*** Opening RECORDS PROVIDED ***

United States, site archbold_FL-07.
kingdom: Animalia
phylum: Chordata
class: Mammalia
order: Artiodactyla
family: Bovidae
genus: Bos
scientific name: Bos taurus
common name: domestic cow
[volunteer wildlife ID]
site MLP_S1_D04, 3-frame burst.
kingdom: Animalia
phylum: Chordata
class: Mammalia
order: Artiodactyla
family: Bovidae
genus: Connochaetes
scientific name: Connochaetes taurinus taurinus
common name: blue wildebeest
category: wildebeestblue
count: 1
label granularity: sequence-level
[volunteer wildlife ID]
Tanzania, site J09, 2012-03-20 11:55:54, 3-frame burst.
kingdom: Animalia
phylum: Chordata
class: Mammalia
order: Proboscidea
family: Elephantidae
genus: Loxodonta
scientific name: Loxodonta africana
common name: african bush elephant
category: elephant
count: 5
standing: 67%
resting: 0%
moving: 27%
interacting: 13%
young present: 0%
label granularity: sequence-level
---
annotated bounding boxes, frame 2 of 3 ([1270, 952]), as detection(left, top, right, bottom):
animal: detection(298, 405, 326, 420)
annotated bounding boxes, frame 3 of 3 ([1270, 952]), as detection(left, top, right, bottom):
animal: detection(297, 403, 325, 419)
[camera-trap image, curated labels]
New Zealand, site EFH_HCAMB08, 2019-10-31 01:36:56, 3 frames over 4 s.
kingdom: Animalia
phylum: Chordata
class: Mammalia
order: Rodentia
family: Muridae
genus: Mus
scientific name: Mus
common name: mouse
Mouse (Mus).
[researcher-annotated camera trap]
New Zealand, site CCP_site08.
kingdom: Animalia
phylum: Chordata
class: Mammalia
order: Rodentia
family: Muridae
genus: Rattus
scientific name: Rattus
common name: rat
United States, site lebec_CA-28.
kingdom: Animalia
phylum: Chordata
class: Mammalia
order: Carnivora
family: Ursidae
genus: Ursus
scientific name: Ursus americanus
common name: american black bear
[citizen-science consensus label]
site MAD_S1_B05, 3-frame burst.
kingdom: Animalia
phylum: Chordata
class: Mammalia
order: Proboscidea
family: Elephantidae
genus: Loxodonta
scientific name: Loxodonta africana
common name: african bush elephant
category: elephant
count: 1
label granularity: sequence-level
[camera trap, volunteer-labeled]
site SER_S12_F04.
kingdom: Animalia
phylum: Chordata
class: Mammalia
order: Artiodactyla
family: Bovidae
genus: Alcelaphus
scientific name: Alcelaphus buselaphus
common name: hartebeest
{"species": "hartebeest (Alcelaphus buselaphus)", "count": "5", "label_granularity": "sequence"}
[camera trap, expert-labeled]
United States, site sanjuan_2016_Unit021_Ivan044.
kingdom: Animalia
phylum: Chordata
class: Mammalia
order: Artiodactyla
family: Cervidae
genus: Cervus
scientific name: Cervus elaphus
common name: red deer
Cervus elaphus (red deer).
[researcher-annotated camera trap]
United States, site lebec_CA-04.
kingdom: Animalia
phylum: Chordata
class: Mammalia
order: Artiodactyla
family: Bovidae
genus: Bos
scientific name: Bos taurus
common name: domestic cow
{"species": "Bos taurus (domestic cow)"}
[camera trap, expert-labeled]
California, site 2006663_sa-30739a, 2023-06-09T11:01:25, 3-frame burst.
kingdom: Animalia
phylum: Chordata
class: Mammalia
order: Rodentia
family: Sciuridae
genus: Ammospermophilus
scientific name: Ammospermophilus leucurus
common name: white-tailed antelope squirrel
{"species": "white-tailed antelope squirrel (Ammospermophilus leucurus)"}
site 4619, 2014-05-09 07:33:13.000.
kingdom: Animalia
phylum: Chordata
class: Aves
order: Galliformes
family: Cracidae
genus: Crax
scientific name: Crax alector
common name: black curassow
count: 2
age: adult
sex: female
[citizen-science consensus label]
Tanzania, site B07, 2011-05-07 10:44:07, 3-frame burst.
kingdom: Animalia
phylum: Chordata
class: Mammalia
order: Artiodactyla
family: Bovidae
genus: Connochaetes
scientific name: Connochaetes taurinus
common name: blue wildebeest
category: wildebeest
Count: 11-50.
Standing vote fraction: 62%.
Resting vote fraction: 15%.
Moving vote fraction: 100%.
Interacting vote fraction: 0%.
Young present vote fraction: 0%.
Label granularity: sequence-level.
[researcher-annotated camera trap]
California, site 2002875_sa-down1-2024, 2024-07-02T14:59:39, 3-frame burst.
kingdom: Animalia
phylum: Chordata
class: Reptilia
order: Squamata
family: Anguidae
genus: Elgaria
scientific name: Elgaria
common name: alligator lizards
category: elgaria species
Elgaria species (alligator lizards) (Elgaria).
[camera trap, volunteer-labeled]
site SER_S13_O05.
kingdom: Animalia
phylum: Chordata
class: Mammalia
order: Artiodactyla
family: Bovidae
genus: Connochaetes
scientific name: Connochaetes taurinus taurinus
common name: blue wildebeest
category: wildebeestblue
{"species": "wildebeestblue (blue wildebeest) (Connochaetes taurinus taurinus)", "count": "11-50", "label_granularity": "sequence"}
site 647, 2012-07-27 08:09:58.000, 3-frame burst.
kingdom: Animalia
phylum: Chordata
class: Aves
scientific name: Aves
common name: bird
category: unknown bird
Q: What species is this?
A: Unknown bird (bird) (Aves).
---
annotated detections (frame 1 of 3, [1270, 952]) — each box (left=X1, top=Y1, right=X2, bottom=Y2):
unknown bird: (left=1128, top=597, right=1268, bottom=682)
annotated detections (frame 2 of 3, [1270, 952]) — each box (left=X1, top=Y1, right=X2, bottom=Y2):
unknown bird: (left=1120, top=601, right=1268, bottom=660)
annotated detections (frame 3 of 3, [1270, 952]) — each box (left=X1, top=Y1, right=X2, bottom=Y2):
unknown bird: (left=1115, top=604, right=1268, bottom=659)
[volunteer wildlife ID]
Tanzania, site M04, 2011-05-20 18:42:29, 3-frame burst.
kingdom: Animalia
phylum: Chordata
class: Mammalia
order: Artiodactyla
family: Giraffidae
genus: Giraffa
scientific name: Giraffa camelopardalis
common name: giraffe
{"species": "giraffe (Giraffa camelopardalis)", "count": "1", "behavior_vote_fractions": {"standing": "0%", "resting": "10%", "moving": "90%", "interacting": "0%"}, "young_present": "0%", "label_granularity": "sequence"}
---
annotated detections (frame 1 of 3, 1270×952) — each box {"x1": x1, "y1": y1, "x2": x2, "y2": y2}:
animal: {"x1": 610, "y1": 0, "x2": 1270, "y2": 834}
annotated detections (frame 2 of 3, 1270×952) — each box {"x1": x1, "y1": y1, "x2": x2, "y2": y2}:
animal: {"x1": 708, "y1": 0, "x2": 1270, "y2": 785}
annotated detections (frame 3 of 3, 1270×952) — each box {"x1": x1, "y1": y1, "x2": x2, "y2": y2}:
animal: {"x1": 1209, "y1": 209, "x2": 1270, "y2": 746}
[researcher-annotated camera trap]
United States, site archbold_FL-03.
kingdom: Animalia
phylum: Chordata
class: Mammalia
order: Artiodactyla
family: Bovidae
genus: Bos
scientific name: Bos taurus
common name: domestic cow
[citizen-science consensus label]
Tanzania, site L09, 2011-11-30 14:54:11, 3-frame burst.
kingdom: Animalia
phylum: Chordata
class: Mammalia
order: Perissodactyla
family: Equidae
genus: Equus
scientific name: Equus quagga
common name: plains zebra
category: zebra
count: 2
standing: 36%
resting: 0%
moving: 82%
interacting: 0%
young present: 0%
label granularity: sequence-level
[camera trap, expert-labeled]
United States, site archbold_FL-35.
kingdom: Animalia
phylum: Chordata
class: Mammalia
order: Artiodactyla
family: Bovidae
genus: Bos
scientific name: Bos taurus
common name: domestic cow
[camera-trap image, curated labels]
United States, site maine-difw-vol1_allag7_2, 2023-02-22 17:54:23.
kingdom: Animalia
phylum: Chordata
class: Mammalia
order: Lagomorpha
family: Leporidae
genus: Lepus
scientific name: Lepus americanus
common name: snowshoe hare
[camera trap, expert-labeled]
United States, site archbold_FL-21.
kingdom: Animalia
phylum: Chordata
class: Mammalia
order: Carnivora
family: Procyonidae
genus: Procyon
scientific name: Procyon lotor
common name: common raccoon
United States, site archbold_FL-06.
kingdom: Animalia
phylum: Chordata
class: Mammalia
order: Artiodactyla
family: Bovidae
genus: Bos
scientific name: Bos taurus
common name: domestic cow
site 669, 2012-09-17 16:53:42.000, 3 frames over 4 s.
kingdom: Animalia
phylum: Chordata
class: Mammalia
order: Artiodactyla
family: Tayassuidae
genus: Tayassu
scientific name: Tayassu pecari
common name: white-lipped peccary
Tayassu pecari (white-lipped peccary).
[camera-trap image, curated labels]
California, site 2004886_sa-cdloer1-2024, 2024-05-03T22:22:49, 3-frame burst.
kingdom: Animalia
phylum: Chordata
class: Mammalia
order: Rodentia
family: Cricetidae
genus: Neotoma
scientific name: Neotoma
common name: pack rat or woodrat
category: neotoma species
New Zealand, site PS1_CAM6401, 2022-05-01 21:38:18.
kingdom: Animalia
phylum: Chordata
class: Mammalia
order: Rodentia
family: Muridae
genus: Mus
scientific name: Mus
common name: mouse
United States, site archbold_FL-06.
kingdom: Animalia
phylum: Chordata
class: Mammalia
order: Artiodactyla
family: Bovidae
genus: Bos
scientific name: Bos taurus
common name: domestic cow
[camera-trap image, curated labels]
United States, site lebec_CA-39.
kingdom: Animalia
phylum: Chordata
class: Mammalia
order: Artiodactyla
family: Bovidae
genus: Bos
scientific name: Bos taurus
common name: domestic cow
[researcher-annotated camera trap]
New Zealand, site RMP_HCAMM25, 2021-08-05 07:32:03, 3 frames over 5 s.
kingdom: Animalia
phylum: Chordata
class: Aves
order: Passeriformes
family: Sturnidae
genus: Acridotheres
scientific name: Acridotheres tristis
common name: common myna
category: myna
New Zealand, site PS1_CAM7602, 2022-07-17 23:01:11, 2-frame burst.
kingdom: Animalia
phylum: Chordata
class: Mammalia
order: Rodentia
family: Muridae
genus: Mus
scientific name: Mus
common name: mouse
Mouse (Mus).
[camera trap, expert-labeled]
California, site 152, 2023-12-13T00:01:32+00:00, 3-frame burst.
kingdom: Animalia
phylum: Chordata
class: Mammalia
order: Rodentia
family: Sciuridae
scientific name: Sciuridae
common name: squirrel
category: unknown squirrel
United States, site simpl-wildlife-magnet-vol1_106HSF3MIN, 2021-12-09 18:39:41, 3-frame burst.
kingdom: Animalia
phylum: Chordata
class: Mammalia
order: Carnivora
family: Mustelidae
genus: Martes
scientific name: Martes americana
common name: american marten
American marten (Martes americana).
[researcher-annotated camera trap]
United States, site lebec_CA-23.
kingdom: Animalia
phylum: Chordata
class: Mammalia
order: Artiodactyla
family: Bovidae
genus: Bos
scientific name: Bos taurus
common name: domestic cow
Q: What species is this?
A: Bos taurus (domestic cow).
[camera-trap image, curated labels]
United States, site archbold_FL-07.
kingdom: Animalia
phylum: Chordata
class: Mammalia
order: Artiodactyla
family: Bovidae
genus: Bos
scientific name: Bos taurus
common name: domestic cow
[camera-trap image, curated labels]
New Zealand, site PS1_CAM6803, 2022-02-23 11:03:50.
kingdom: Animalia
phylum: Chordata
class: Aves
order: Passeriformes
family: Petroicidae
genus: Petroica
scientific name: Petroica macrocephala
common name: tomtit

*** Closing RECORDS PROVIDED ***

#### TASK INSTRUCTIONS:
Gather each line in the data that holds the string "Giraffa".

#### REPLY TO THE TASK:
genus: Giraffa
scientific name: Giraffa camelopardalis
{"species": "giraffe (Giraffa camelopardalis)", "count": "1", "behavior_vote_fractions": {"standing": "0%", "resting": "10%", "moving": "90%", "interacting": "0%"}, "young_present": "0%", "label_granularity": "sequence"}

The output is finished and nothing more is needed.